Budget allocation is not the only area where the Student Government Association misses the mark. Many bantams, while well aware of the SGA’s existence, have no understanding of its functions or even who their senators are. The argument could be made that this is from a lack of interest or apathy among the student body. However, considering that political science is one of the most popular majors at Trinity, and that the school was ranked by U.S. News and World Report as having one of the best political science departments in the country, does that really make all that much sense? The problem is one that stems from a lack of transparency. The SGA needs to be far more active in making the student body aware of its decisions and processes. Outside of elections, most students do not have any participation in their government. The SGA needs to make its members more accessible to their constituents in order to create a more effective and transparent government. If this sounds a little tough on the SGA, it is important to understand that these are problems that many actual governments struggle with, but that still is no excuse.

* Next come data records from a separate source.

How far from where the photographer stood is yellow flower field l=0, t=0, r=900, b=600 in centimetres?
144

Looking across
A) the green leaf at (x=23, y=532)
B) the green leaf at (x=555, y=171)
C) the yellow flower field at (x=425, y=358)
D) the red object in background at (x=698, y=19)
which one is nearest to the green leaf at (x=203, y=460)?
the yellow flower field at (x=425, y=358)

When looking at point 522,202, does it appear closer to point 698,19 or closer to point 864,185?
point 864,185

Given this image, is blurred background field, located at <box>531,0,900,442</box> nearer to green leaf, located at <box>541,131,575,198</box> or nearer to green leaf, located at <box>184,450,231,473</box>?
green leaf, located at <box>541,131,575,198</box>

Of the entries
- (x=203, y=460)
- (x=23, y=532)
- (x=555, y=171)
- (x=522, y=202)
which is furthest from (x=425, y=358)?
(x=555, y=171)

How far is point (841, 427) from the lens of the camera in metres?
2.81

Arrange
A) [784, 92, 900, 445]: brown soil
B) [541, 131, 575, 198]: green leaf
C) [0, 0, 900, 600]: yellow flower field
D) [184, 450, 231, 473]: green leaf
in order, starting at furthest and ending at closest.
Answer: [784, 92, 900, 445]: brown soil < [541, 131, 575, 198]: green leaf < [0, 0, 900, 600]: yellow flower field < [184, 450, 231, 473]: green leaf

In the most recent round of elections, candidates who submitted their paperwork received no confirmation that they were going to be on the ballot until it was time to vote. And speaking of time to vote, the elections went up several hours late and without the submitted bios of about half of the candidates. Not that the bios make much of a difference in voting, as most votes are cast on the basis of who the voter knows. Still, it is just another seemingly simple thing that caused problems for the SGA. There needs to be a better system for informing the student body about the candidates, maybe the election period needs to last longer and more avenues for the candidates to reach people with their ideas provided. Elections are just another item on the list of reforms the SGA needs to make.
Student Governments are a lot like real governments; they are great on paper and even necessary in reality, but they have a way of being removed from the people and spending well beyond their means. Luckily, like genuine democracies there is the opportunity for reform. To make a reform possible though, students need to know who their representatives are, so go find out, and ask them what their plans are for student government. If Trinity wants a government that is not just filled with people padding their resumes the student body needs to hold their representatives accountable. If Camp Trin thinks that the SGA should be doing a better job, then let them know.